McCain's nuclear fantasyCounterpoint: V. John White
Jerry, you pinpoint the first problem with McCain's nuclear power fantasy, which is the cost. You do a good job of listing the mind-boggling array of government subsidies that the nuclear industry enjoys. The supposed revival of nuclear energy in the U.S. is the financial equivalent of billions of dollars in new subprime mortgages with no money down and no ceiling on how much of the cost the government will back.
The owner of the proposed Calvert Cliffs 3 Nuclear Plant on the Chesapeake Bay in Maryland is a limited liability shell corporation with no assets. Still, the unknown future costs of the plant are completely guaranteed by the U.S. and French governments. No bank or corporation is willing to bet any part of its own balance sheet on new nuclear plants. Carrying out McCain's nuclear plan will depend on the full faith and credit of the federal Treasury.
Conventional nuclear power has two other fatal flaws. Each plant generates a huge volume of highly radioactive waste that must be safely stored for thousands of years. Finding a permanent repository for the huge volumes of high-level nuclear waste has, so far, proved impossible. And McCain's reliance on reprocessing nuclear waste into plutonium ignores the long-term threat of nuclear proliferation and the risk that terrorists or rogue states could acquire bomb-making material from nuclear plants. McCain's emphasis on the nuclear threat posed by Iran is at odds with the proliferation risk posed by conventional nuclear plants.

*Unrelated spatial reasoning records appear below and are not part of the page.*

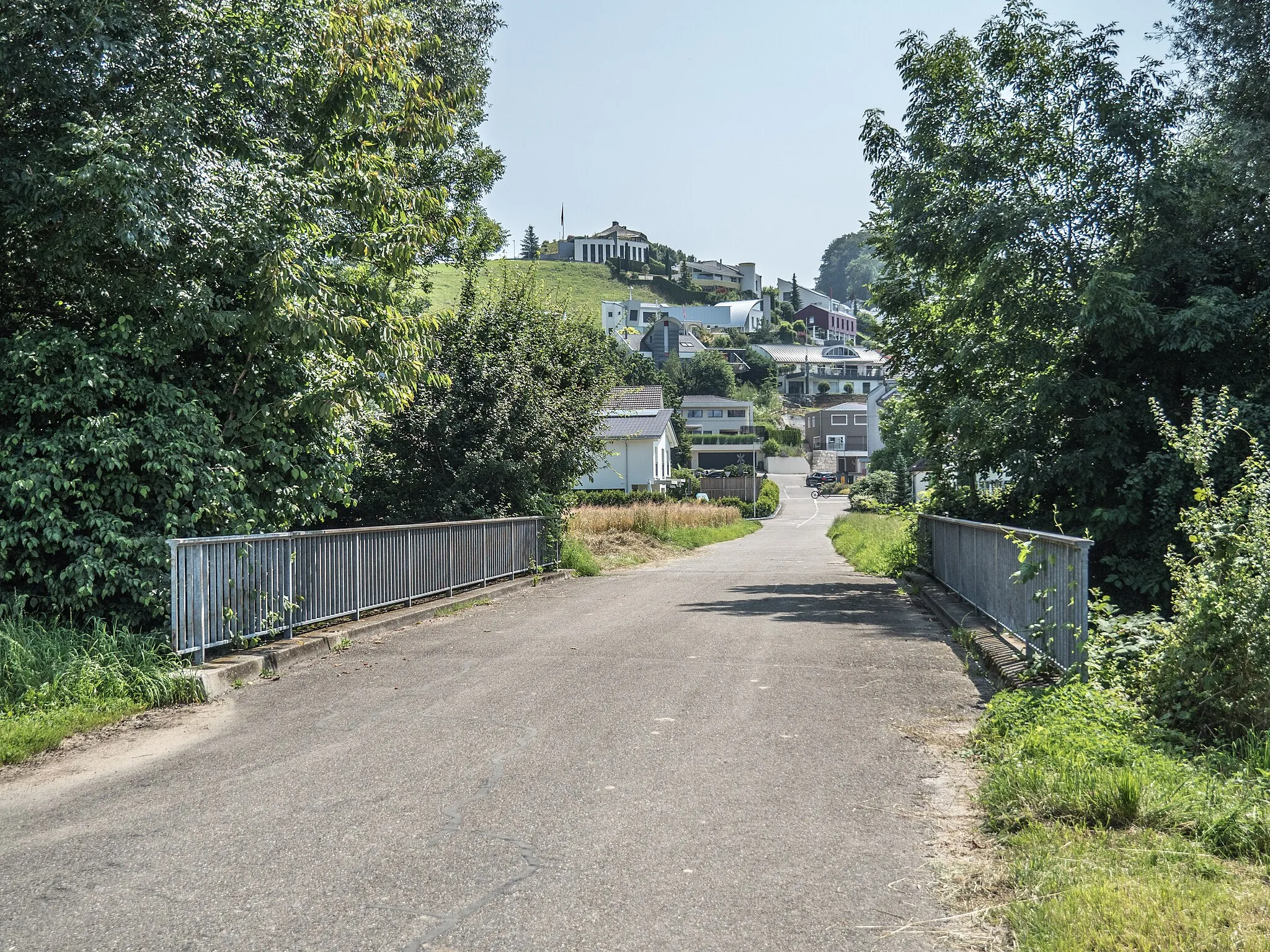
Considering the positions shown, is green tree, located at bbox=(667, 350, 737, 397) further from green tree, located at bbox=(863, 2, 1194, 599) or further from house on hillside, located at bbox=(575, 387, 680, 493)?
green tree, located at bbox=(863, 2, 1194, 599)

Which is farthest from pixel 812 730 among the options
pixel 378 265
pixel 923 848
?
pixel 378 265

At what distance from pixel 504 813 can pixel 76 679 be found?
4657 millimetres

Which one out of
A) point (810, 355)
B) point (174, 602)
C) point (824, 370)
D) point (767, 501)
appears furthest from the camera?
point (810, 355)

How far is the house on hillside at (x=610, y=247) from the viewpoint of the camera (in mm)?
192875

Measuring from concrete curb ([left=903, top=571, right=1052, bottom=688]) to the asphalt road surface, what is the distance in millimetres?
384

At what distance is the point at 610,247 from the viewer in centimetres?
19388

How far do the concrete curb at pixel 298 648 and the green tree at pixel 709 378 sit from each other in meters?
112

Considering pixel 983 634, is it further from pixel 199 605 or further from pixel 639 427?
pixel 639 427

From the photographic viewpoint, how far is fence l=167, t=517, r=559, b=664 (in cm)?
928

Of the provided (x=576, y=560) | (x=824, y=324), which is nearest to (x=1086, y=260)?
(x=576, y=560)

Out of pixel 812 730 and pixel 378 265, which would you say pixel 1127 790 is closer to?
pixel 812 730

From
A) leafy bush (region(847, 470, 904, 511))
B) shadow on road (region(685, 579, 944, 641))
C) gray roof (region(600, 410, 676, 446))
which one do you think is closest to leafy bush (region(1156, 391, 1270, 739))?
shadow on road (region(685, 579, 944, 641))

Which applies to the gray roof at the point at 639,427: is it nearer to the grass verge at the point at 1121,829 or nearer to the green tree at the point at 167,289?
the green tree at the point at 167,289

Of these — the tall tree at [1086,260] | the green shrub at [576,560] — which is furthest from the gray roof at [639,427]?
the tall tree at [1086,260]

Some nuclear power advocates point to the possibilities of new reactor designs and new ways to process fuel, which can someday overcome the downsides of current nuclear plant technology. Research into ways of reducing the toxicity and volume of nuclear waste and creating a safe nuclear fuel cycle should continue. But nuclear power is inherently not sustainable and involves large technological and safety risks. It cannot make a difference in reducing our fossil fuel dependence for many, many years.
I agree with you, Jerry, about the virtues of a carbon tax to help speed the transition to a low-carbon energy economy. I disagree, however, with your opposition to subsidies for sustainable, low-carbon technologies. We have an abundance of opportunities to improve efficiency technologies, including cogeneration of heat and electricity, fuel cells, solar energy and power-storage methods. We have huge untapped wind, solar, geothermal and biomass energy resources that could eventually meet a large share of our electricity needs.
We can create a more flexible, interconnected, low-carbon grid that takes advantage of the synergies between several kinds of renewable energy. The public has to share in the costs of these investments, or the technology won't come to the market as soon as we need them. But the payoff -- in the form of increased energy security, green jobs, global leadership in new technologies and a safer, sustainable environment -- will be huge.
V. John White is executive director of the Sacramento-based Center for Energy Efficiency and Renewable Technologies.